5/ L’extension des délais de réalisation des marchés publics sans pénalités. Les entreprises publiques et privées en charge de ces marchés publics fonctionneront au ralenti quand elles ne sont pas complétement à l’arrêt pendant cette période. Elles pourront même bénéficier d’avances sur réalisation pour renflouer leurs trésoreries et leur permettre de continuer de payer tous leurs salaires.
6/ Autorisation au recours au chômage technique par les employeurs activant dans les secteurs non vitaux. Rappelons que le « chômage technique, appelé aussi chômage partiel, est une situation dans laquelle les salariés d’une entreprise subissent une baisse d’activité en dessous de l’horaire légal de travail, du fait d’une réduction temporaire de l’activité. Les causes d’une mise au chômage technique doivent être conjoncturelles pour l’entreprise (restructuration de l’entreprise, perte de l’outil de production, conjoncture économique délicate, crise sanitaire…). Les contrats de travail sont maintenus en l’état et les salariés perçoivent de leur employeur un dédommagement pour chômage technique, égal à 70 % au moins du montant horaire de leur rémunération brute. De son côté, l’entreprise perçoit une indemnité de la part de l’État pour maintien de son effectif. »
6/ Interdiction de l’interruption de la fourniture d’électricité, de gaz et d’eau de tous les commerçants, artisans, indépendants et des ménages pendant cette période de confinement effectif et échelonner dans le temps le paiement de ces factures sans aucune pénalité.
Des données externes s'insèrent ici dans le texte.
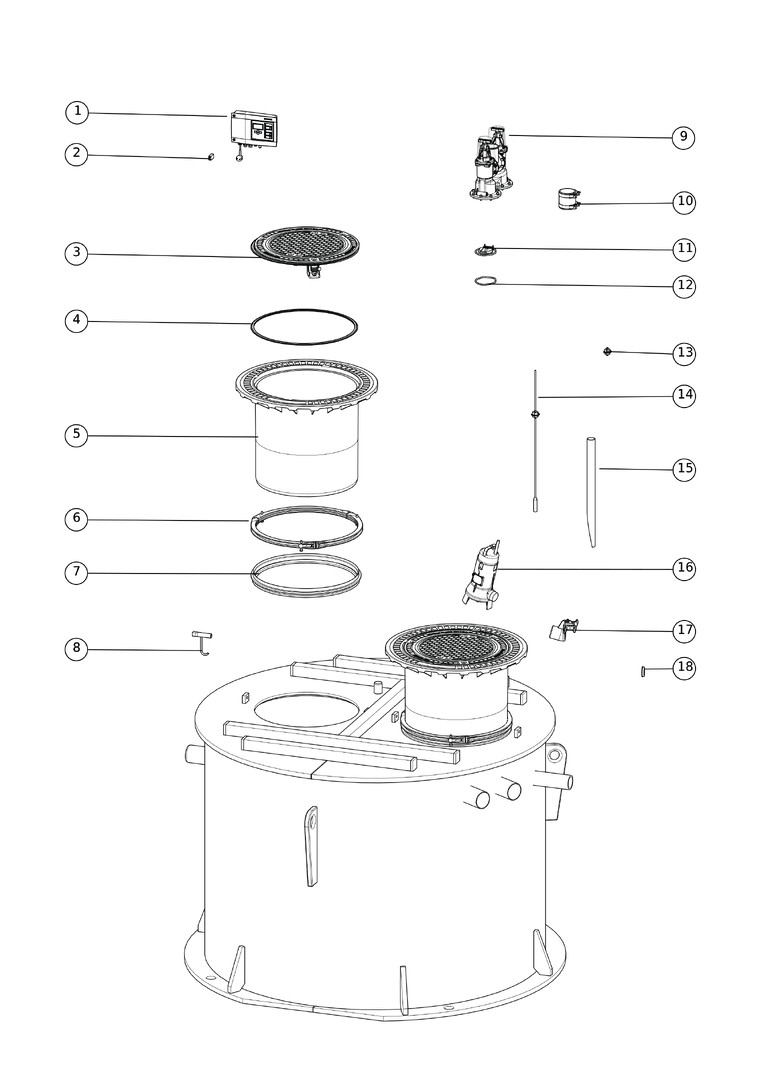 1
2
3
4
5
6
7
8
9
10
11
12
13
14
15
16
17
18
Le paiement du loyer pourra lui aussi être reporté, particulièrement celui du aux OPGI et autres entités publiques.
7/ Soutenir les agences de voyage et particulièrement celles du sud, dans cette période d’annulation générale des réservations et de limitation des mouvements.
8/ Mise en place d’un fonds de solidarité, qui pourrait être financé aussi bien par l’état que par les grandes entreprises, publiques et privées. Ce fonds sera destiné aux plus vulnérables, opérateurs économiques et ménages, qui ne peuvent pas bénéficier des dispositions citées plus haut. Les collectivités locales seront en charge de sa gestion dans une transparence maximale avec affichage de la liste des bénéficiaires et sa communication par voie électronique. Il faut rappeler que l’économie algérienne est principalement informelle. Le Maroc a déjà pris des dispositions destinées directement aux travailleurs du secteur informel. Un comité de veille économique est en place depuis le début de la crise sanitaire.
9/ Report de toutes les assemblées générales des entreprises à la rentrée sociale, en septembre, pour éviter les rassemblements. La publication des comptes sociaux sera également décalée. Ces actions pour le très court terme devront être complétées par d’autres initiatives pour le moyen terme et détaillées dans le document « Plaidoyer pour la sauvegarde de l’entreprise algérienne », rendu public récemment par le think tank CARE (Le Cercle d’Action et de Réflexion autour de l’Entreprise).